FRESHWATER STINGRAYS
A Few words on origin, evolution, and original biotopes: Freshwater stingrays, as odd as it may seem, are much closer – from an evolutional point of view - to Pacific rays than to their counterparts living in the Atlantic. Ages ago they got trapped while browsing for food in an estuarine area in what is the actual Amazon basin when the Andes rose (because of a terrific earthquake). Before that time, the Amazon river was flowing, as a matter of fact, into the Pacific ocean. As a consequence of that traumatic (at least from a geological point of view) event, the salt rate begun to lower, and step by step, the Amazon rays became used to fresh water. At the present time, other rays from Africa and the Far East can be considered, from a biological point of view, the link between Amazonian FW stingrays and the ones living in salt environments. About 90% of FW stingrays presently available for the hobbyist’s market are from the Amazon Basin.
Aquarium keeping (aquascaping, specific needs, tank mates). Rays to be kept in aquarium should be chosen from already quarantined (and YET feeding) specimens. Dealing with newly arrived wild collected specimens may result in being a tricky matter. Never forget that rays are scaleless fishes, and treating them properly is neither easy nor "simple". Under given circumstances, rays have to get an antibiotic (or other drug) by injection (simply think about drug’s quantity to inject!). The second point to consider when it comes to dealing with rays is THINK BIG, as big as you can … and then go a step further! Some specimens such as "Otorongo Ray" are reported to attain up to one meter in disc size. Growth rate is related to food supply, to a certain degree, but correctly kept rays are said to be fierce feeders and fast growers! When dealing with small/medium sized rays aquascaping in the tank could be in the "Amazon River" fashion but, then, when it comes to dealing with adult (and possibly large) specimens, their size and strength has to be, as a matter of fact, taken into due consideration! Tank mates have to be, then, chosen (beyond other rays) among Amazon heavyweights such as Oscar (Astronotus ocellatus), Arowana, and more; even if there are reports of rays happily going on with Discus and Angels (P. scalare/P. altum) and even "big sized" characins in their quarters! Housing sucker mouth catfishes with rays can be a risky matter, despite the fact they come from the same biotope, since most of the former fishes (catfish) have, or could have, the bad habit of "sucking" the slime coat from the ray and this habit could result, in the end, in bleeding wounds likely to end as infection "start-center". BTW, most feared are said to be "common plecos" (hypostomus sp.). I’m aware of a good compatibility between rays of different kinds, even with a fair difference in size, and aggressiveness is almost always at low levels! One of the habits shown by rays to declare their own higher lever in tank’s hierarchy (against other conspecifics) is known as " topping": the dominant specimens simply tops (swim over him and the rest) another one: A bit far from cichlid’s habits, isn’t it?

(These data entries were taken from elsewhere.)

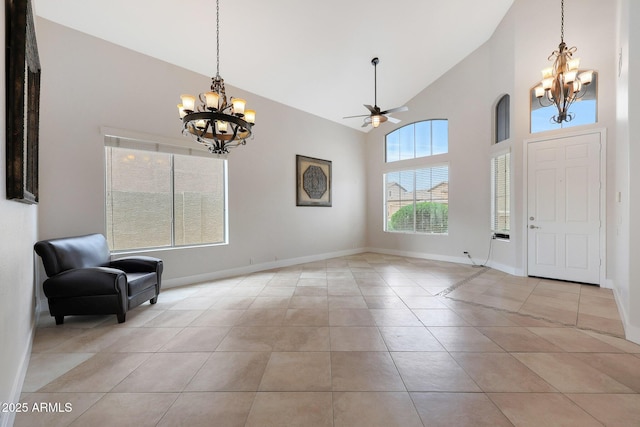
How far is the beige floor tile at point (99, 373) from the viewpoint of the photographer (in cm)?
190

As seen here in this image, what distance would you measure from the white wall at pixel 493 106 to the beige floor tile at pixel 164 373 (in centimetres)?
549

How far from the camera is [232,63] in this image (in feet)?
14.8

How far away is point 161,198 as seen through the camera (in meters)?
4.27

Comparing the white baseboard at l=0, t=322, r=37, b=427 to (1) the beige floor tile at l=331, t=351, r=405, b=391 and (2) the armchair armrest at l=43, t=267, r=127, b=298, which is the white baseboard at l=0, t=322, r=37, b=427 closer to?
(2) the armchair armrest at l=43, t=267, r=127, b=298

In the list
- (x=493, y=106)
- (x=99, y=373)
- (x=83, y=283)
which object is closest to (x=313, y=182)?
(x=493, y=106)

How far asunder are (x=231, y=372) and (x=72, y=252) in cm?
252

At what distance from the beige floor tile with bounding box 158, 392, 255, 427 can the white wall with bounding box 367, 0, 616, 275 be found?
5293 mm

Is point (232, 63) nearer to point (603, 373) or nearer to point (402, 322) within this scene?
point (402, 322)

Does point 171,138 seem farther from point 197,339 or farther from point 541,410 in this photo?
point 541,410

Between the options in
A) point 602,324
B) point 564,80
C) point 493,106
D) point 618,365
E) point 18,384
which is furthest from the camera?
point 493,106

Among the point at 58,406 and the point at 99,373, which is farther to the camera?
the point at 99,373

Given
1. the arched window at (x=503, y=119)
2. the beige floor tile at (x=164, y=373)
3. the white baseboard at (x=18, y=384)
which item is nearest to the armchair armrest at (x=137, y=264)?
the white baseboard at (x=18, y=384)

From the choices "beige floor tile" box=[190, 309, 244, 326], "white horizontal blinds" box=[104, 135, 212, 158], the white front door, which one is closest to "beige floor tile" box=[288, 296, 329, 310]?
"beige floor tile" box=[190, 309, 244, 326]

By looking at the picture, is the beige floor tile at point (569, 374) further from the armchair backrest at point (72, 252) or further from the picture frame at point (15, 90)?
the armchair backrest at point (72, 252)
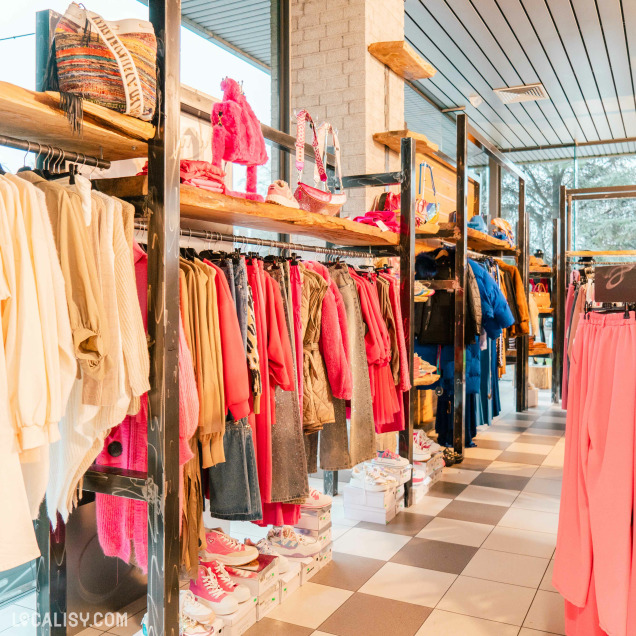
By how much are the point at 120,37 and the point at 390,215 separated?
2.47m

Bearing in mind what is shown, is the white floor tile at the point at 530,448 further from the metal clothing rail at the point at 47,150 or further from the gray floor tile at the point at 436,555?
the metal clothing rail at the point at 47,150

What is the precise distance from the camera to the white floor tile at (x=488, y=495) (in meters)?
3.96

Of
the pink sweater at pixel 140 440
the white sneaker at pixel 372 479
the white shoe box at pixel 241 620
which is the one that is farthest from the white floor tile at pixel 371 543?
the pink sweater at pixel 140 440

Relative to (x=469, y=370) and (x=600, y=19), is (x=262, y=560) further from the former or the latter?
(x=600, y=19)

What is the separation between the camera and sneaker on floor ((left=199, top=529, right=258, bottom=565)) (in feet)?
8.27

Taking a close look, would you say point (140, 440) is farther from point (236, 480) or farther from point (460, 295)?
point (460, 295)

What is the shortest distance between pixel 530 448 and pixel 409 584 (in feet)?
9.46

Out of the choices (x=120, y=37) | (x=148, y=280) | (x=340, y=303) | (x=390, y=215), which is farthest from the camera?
(x=390, y=215)

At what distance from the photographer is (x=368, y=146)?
4.59 meters

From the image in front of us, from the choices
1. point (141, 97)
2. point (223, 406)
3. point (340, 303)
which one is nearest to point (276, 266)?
point (340, 303)

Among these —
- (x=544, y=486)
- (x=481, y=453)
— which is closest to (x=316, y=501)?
(x=544, y=486)

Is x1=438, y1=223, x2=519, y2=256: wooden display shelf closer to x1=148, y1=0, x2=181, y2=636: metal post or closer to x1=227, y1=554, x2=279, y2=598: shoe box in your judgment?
x1=227, y1=554, x2=279, y2=598: shoe box

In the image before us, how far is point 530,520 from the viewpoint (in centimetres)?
362

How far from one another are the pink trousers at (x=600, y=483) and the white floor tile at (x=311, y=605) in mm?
901
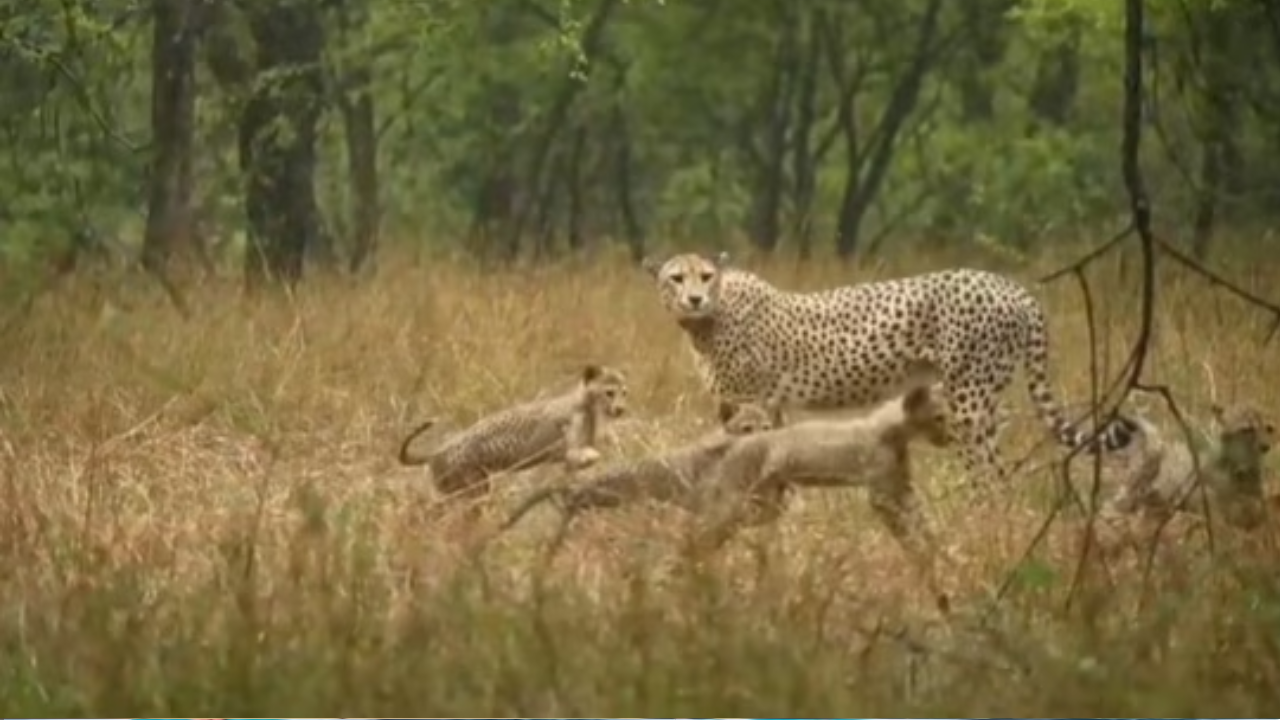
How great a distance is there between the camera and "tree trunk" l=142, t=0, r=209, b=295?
625 inches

Aquarium keeping (Technical supply, water chemistry, feeding). When dealing with those fishes filters (always use more than one unit: better safe than sorry!), they are always, no matter how hard you try, undersized. When aquascaping the tank, special care should to be put in place to avoid contact between rays and heater(s) unit especially if of high power (in terms of applied watts): FW ray get burnt EASILY! And their recovery is said to be anything but easy! These wonderful creatures are extremely sensitive to high (well below cichlids average, FYI!) levels of nitrite/nitrates. Warning: when readings go beyond certain limits over extended periods – no sure level is reported – this may result in a sort of irreversible poisoning ending with the death of the animal. Hence, frequent water changes are a must, with suggestions ranging from 20% every two weeks up to 30/50% (and more!) weekly, depending on the ray(s) size, tank size, and filters in use. Water chemistry should be kept on the acidic/neutral side, with water temperature neither below 22° C, nor exceeding 30° C. Whenever something goes wrong with water chemistry, FW rays show their dislike by stopping to get food and/or showing a lethargic behaviour. Feed them with HEALTHY feeder fishes (this could trigger them to start chasing smaller tank mates; be conservative!), fish’s fillets, shrimps/prawn, earthworms, mealworms, and alike. They should refuse, as a rule, "canned" food.